** START Record list **
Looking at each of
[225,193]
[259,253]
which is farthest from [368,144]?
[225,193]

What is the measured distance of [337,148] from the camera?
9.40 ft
** END Record list **
Can you lay out the material above as a Markdown table with the columns "Row" and "Line", one numbered row per line and blank lines left out?

| Row | Line |
|---|---|
| 1 | Looking at each of |
| 2 | [225,193] |
| 3 | [259,253] |
| 4 | which is farthest from [368,144]? |
| 5 | [225,193] |
| 6 | What is the measured distance of [337,148] from the camera? |
| 7 | 9.40 ft |